Sesi tersebut adalah sesi resmi ke-22 Konferensi Para Pihak Kerangka Kerja Perserikatan Bangsa-bangsa untuk Konvensi Perubahan Iklim (the 22nd session of Convention of Parties, the United Nations Framework on theClimateChangeConvention/UNFCCC)  pada tanggal 11 November 2016 di Marrakesh.

“Peran laut dalam mengendalikan iklim serta mengatasi dampak perubahan iklim global sangat penting,” demikian ungkap Achmad Poernomo dalam sambutan resminya di Marrakesh.

Menurut Achmad, di dalam perjanjian Paris yang dihasilkan pada COP21 di Paris 2015, laut diakui sebagai kawasan sentral dan menjadi bagian dalam integrasi ekosistem. Pengakuan ini, kata dia, memberi dasar untuk membuka wawasan tentang kelautan yang lebih komprehensif dan bagaimana ikut berperan dalam isu perubahan iklim.

“Dan bagaimana negara kepulauan dan negara pulau-pulau kecil ikut berperan dan lebih tangguh dalam mengatasi perubahan iklim sekarang,” ungkap dia.

Dalam sambutannya, Achmad Poernomo juga mengungkapkan pandangan Indonesia tentang komitmen untuk menerapkan pendekatan berbasis ekosistem dan mengelola ekosistem pesisir dan laut serta daratan. Juga, bagaimana meningkatkan pengelolaan sumber daya alam dan meningkatkan ketangguhan iklim dengan melindungi dan memulihkan peran penting ekosistem terestrial, pesisir dan laut.

“Ada kebutuhan mendesak untuk mengatasi risiko perubahan iklim seperti banjir, kenaikan permukaan laut, dan pengasaman laut bagi negara kepulauan dan SIDS (small island and developing states),” tutur dia.

Karena itu, Achmad berpendapat, perlu ada respon kolektif akan dampak negatif perubahan iklim. Oleh itu,semua negara kepulauan dan pulau-pulau kecil harus menyatukan langkah dan kekuatan untuk menghadapi pilihan sulit dalam masa depan bangsa dan mempertahankan mata pencaharian.

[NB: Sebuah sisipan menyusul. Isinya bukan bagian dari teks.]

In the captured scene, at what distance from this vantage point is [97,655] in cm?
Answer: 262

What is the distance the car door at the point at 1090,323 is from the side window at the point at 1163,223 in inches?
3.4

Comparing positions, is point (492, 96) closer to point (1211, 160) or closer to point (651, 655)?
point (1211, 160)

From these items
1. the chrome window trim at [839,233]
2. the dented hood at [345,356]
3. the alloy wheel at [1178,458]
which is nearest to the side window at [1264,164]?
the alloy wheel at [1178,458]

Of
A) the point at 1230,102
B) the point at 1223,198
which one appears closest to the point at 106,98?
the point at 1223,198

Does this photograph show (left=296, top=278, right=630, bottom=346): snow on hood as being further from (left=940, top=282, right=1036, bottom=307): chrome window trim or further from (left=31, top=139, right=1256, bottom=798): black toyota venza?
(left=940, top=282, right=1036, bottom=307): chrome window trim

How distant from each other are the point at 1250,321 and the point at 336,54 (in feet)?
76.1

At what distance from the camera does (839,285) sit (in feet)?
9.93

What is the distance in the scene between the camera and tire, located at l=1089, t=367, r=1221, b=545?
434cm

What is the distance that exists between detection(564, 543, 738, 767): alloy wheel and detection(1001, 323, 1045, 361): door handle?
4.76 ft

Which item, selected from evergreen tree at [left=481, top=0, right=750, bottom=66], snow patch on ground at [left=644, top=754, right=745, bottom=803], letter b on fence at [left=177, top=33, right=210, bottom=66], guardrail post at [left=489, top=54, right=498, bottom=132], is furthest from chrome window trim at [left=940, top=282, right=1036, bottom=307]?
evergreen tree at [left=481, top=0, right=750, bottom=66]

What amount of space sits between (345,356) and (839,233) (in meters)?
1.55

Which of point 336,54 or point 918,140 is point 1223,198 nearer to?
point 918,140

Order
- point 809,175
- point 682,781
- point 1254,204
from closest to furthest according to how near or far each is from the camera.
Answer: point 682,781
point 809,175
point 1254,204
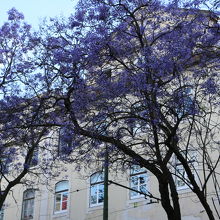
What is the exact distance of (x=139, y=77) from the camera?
14703 millimetres

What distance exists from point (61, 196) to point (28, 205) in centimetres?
303

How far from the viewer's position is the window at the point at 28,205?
30922 millimetres

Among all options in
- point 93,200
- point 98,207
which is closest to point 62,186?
point 93,200

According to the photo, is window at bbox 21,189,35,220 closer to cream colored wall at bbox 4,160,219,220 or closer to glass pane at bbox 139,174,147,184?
cream colored wall at bbox 4,160,219,220

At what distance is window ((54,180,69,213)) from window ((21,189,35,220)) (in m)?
2.04

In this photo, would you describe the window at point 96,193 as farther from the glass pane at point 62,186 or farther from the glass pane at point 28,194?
the glass pane at point 28,194

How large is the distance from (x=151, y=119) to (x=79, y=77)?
2906 millimetres

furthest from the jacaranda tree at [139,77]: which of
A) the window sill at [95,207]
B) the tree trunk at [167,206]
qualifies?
the window sill at [95,207]

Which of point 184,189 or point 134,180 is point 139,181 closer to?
point 134,180

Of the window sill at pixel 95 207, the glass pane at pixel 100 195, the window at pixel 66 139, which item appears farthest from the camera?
the glass pane at pixel 100 195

Menteri Negara Lingkungan Hidup dan Energi Maladewa Abdullahi Majeed dalam COP22 di Marrakes mengungkapkan penghargannya kepada Indonesia. Selain dia, Duta Besar Seychelles untuk Perubahan Iklim dan Negara-negara Pulau Kecil Ronald Jumeau juga memberikan apresiasinya.

Kedua tokoh penting itu mengapresiasi kepemimpinan Indonesia dalam membawa dan mengarusutamakan isu laut ke dalam proses negosiasi perubahan iklim. Bagi kedua tokoh tersebut, Indonesia dianggap sebagai saudara besar yang berani mengangkat isu laut dalam negosiasi perubahan iklim dunia yang berlangsung pada forum World Ocean Conference (WOC) 2009 di Manado, Sulawesi Utara.

Para tokoh tersebut, menyepakati bahwa negara kepulauan dan pulau-pulau kecil saat ini sedang menghadapi ancaman serius akibat dampak negatif perubahan iklim. Ancaman itu datang, karena kodisi geografis negara-negara di kawasan tersebut dikelilingi oleh laut dan bentang alam yang rentan terancam kenaikan permukaan air laut, pengasaman laut, dan meningkatnya suhu perairan laut.